One of the challenges of hybrid work is that it can feed the “loneliness epidemic,” which began even before the pandemic. Research shows that loneliness is as damaging to your life as smoking 15 cigarettes a day. Loneliness causes missed work, 45% lower productivity and quality of work, and higher risk of turnover. Lonely companies cost other companies $406 billion per year. On the flipside, employees with a best friend at work are seven times more engaged and have a sense of belonging, which pays significant dividends (which we’ll discuss below). So even if employees are working at home, companies and individuals need to give serious thought to pathways for meaningful connections. This can include on-demand coaching, which allows people to talk about challenges, dreams, aspirations, and conflicts in a safe space. We need to leverage technologies that make people less lonely and more engaged. (Also: Phone calls and in-person conversations reduce this loneliness! Picking up the phone is better than email.)
According to Adam, belonging matters! He says, “A sense of belonging leads to a 56% increase in job performance, 50% decrease in turnover, and savings of $52 million per year for a big company (10,000 or more employees).”
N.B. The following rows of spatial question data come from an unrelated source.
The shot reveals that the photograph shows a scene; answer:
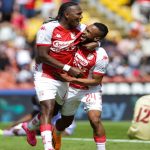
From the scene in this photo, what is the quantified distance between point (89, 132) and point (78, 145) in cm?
385

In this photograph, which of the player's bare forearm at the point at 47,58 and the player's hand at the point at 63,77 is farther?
the player's hand at the point at 63,77

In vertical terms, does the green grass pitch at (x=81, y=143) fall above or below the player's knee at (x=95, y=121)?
below

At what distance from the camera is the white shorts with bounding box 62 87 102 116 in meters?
11.1

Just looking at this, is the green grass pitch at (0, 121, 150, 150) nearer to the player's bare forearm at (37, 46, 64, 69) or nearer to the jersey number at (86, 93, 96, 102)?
the jersey number at (86, 93, 96, 102)

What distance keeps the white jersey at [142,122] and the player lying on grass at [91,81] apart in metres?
Answer: 3.55

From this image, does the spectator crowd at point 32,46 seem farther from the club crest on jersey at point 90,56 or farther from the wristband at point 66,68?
the wristband at point 66,68

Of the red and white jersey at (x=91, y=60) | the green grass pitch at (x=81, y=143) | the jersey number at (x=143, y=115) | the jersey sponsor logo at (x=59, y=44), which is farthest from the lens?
the jersey number at (x=143, y=115)

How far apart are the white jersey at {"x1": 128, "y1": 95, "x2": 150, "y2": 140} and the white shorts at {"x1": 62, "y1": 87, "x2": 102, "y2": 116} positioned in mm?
3446

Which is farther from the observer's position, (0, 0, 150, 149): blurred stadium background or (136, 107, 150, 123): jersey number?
(0, 0, 150, 149): blurred stadium background

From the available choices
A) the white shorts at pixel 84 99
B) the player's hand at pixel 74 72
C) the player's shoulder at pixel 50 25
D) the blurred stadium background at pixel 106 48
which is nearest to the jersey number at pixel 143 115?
the white shorts at pixel 84 99

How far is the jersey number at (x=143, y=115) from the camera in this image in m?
14.8

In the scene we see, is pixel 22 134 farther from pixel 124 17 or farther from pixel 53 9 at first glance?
pixel 124 17

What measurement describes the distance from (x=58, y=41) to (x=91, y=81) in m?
0.75

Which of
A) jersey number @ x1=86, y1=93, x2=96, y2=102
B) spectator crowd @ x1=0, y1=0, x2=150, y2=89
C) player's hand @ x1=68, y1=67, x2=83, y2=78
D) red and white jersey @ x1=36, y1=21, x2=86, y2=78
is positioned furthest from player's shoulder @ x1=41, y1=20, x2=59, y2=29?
spectator crowd @ x1=0, y1=0, x2=150, y2=89
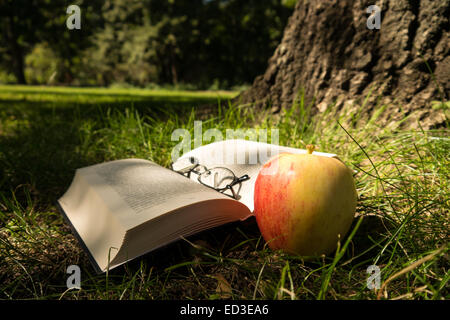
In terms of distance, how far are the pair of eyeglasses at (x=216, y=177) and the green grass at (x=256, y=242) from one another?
0.18m

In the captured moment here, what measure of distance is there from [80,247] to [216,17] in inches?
981

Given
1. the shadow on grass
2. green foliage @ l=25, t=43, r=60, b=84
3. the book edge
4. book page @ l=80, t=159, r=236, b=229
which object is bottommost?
the book edge

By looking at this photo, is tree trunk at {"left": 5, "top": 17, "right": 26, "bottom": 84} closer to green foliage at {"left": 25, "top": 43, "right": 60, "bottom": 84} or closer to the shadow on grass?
green foliage at {"left": 25, "top": 43, "right": 60, "bottom": 84}

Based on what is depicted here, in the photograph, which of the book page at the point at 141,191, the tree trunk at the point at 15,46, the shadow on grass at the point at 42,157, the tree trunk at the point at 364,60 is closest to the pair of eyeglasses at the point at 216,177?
the book page at the point at 141,191

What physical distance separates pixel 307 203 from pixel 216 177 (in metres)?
0.55

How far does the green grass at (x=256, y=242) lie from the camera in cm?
88

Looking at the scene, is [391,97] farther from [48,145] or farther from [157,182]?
[48,145]

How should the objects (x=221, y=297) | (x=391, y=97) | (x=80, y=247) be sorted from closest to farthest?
(x=221, y=297), (x=80, y=247), (x=391, y=97)

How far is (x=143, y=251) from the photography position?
38.8 inches

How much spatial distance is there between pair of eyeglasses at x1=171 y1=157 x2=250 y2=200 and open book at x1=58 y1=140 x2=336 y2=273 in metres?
0.02

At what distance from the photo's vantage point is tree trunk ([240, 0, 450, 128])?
1.89 m

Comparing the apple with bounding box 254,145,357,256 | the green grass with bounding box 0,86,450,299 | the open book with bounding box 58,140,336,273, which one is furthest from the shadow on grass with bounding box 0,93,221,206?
the apple with bounding box 254,145,357,256

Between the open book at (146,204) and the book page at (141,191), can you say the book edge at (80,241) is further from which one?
the book page at (141,191)
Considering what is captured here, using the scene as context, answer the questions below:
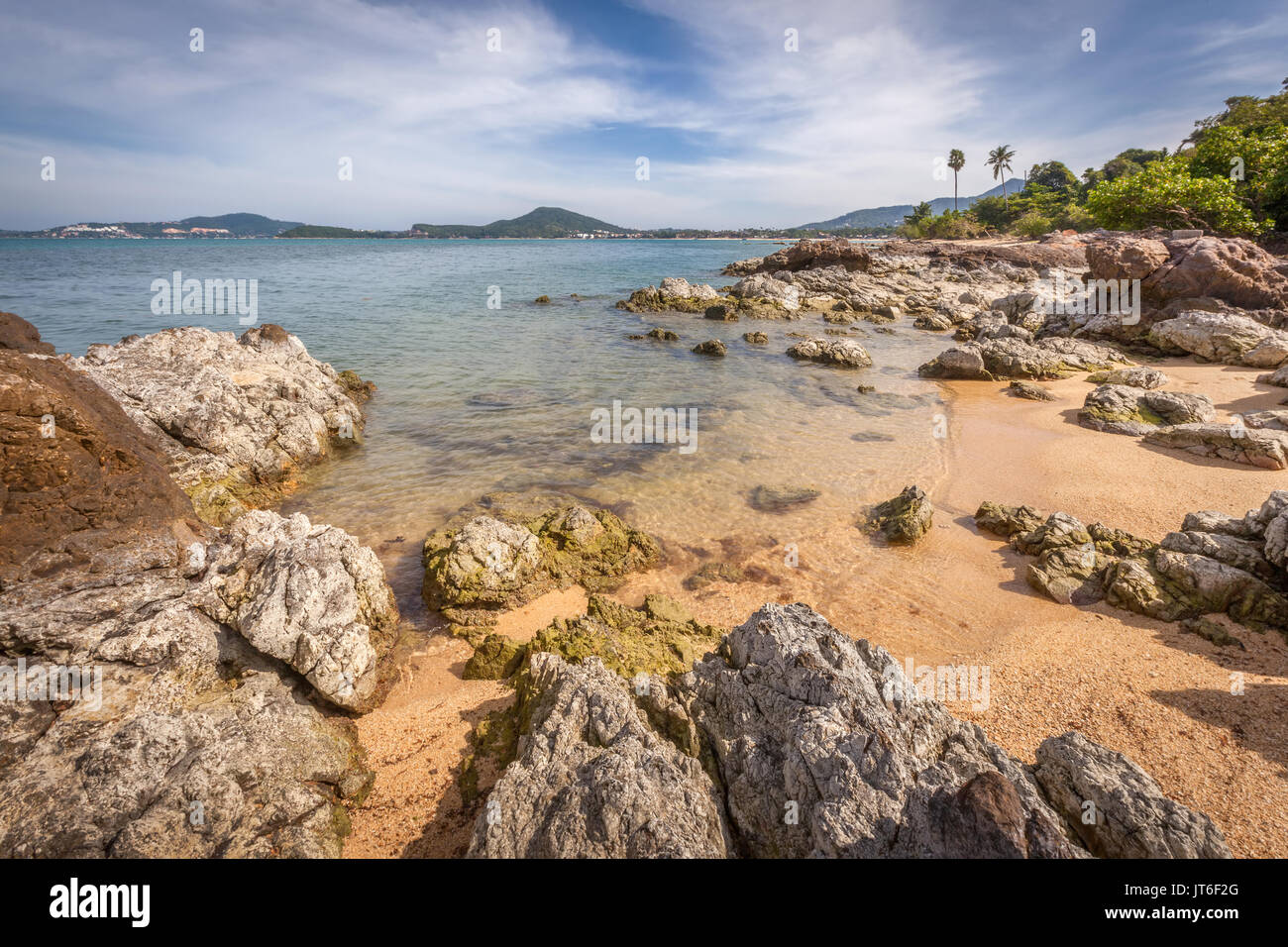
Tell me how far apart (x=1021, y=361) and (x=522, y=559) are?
23.1m

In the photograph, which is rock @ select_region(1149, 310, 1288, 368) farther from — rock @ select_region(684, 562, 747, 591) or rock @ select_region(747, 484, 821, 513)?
rock @ select_region(684, 562, 747, 591)

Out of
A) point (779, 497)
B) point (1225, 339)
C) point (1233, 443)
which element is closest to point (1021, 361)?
point (1225, 339)

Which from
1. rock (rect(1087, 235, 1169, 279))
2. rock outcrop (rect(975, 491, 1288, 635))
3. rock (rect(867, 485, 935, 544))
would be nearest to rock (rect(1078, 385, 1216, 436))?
rock outcrop (rect(975, 491, 1288, 635))

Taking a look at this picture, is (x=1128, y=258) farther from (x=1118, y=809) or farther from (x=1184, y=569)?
(x=1118, y=809)

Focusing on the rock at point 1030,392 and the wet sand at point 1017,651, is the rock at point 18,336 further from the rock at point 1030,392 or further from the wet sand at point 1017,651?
the rock at point 1030,392

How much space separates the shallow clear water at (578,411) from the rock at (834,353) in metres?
0.85

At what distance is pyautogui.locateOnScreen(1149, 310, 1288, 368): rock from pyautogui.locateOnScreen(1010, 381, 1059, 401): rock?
8.22 metres

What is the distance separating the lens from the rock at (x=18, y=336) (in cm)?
895

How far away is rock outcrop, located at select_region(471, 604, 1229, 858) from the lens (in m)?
3.85

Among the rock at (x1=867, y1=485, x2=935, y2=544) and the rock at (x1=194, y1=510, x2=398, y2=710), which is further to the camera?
the rock at (x1=867, y1=485, x2=935, y2=544)

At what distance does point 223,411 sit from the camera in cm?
1235

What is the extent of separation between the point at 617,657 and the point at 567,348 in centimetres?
2438
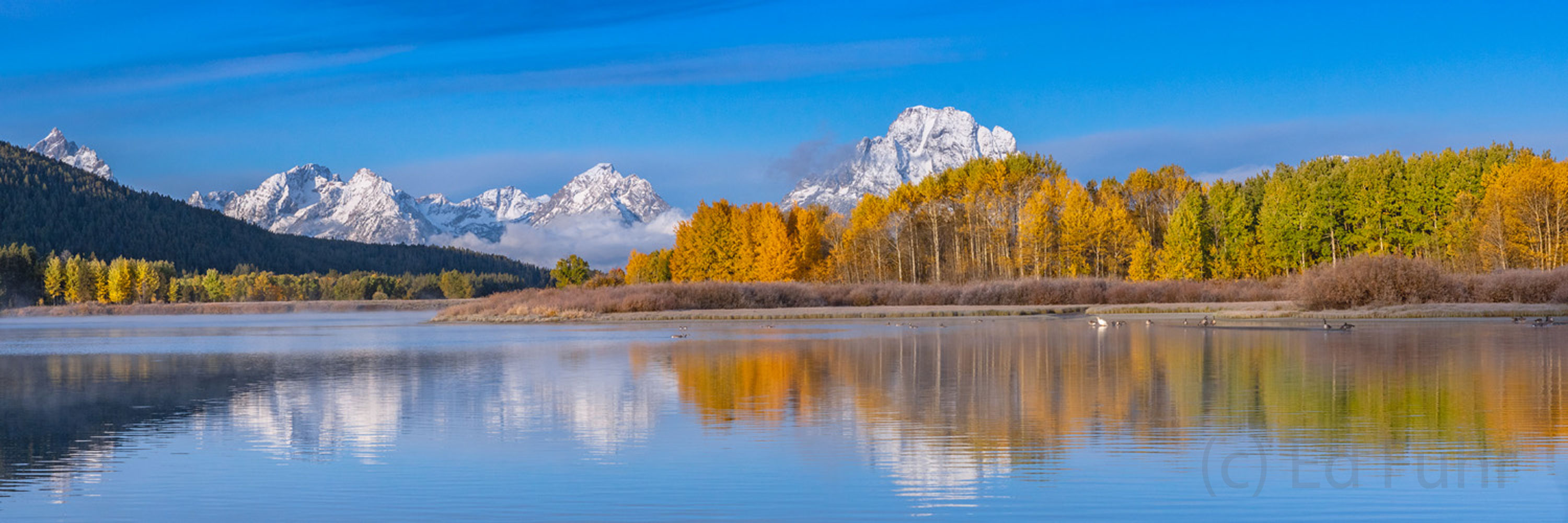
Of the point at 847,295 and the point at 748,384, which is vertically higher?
the point at 847,295

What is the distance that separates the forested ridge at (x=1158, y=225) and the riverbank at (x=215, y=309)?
132 ft

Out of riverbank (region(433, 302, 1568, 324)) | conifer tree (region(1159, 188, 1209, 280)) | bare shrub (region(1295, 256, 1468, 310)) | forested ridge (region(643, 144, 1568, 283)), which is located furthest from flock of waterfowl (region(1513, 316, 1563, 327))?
conifer tree (region(1159, 188, 1209, 280))

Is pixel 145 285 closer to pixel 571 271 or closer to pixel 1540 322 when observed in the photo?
pixel 571 271

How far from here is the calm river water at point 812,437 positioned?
854 cm

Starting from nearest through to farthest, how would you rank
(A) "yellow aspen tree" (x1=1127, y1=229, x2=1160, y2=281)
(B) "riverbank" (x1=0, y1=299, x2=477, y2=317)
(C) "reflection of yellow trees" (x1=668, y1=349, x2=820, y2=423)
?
(C) "reflection of yellow trees" (x1=668, y1=349, x2=820, y2=423), (A) "yellow aspen tree" (x1=1127, y1=229, x2=1160, y2=281), (B) "riverbank" (x1=0, y1=299, x2=477, y2=317)

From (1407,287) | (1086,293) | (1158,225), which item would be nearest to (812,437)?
(1407,287)

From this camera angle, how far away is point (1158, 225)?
259 ft

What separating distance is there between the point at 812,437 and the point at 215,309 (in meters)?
124

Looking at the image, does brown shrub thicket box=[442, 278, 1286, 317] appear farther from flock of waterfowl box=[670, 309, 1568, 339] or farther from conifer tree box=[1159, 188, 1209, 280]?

So, this means that belonging leads to more promotions, more raises, more employees promoting the company itself. A work culture that prioritizes belonging is more diverse, equitable, and inclusive. In the book, No Hard Feelings, by Liz Fosslein and Molly West Duffy, they say, “Diversity is having a seat at the table, inclusion is having a voice, and belonging is having a voice that’s heard.” When companies make it possible for employees to be themselves at work, and have their voices heard, that sense of belonging makes people more likely to stay.
Culture is everyone’s job
There are some very practical things employees need for better engagement: paid time off and extended family leave, childcare subsidies, mental health coverage and resources, a promise of no near-term layoffs, elder-care support, parental support, home office subsidies, and a commitment to establishing and respecting work-life boundaries. But those things are all separate from (if overlapping with) culture. Culture is everyone’s job—and it’s not static, either. It evolves and grows.
Culture isn’t just about HR, and it’s not just long-term employees. It’s not about some kind of sign on the wall of the conference room, either. Culture means evolving and growing with new people, ideas, and voices. Companies that put culture first have great employee engagement.
“Culture is a living, breathing document that changes when something major happens like a reckoning with racial justice, or a pandemic.”— Adam Smiley Poswolsky
Everyone needs to demonstrate inclusion, open communication, co-creation, collaboration, growth, clarity and transparency. This is a key step in creating a more inclusive workplace of belonging.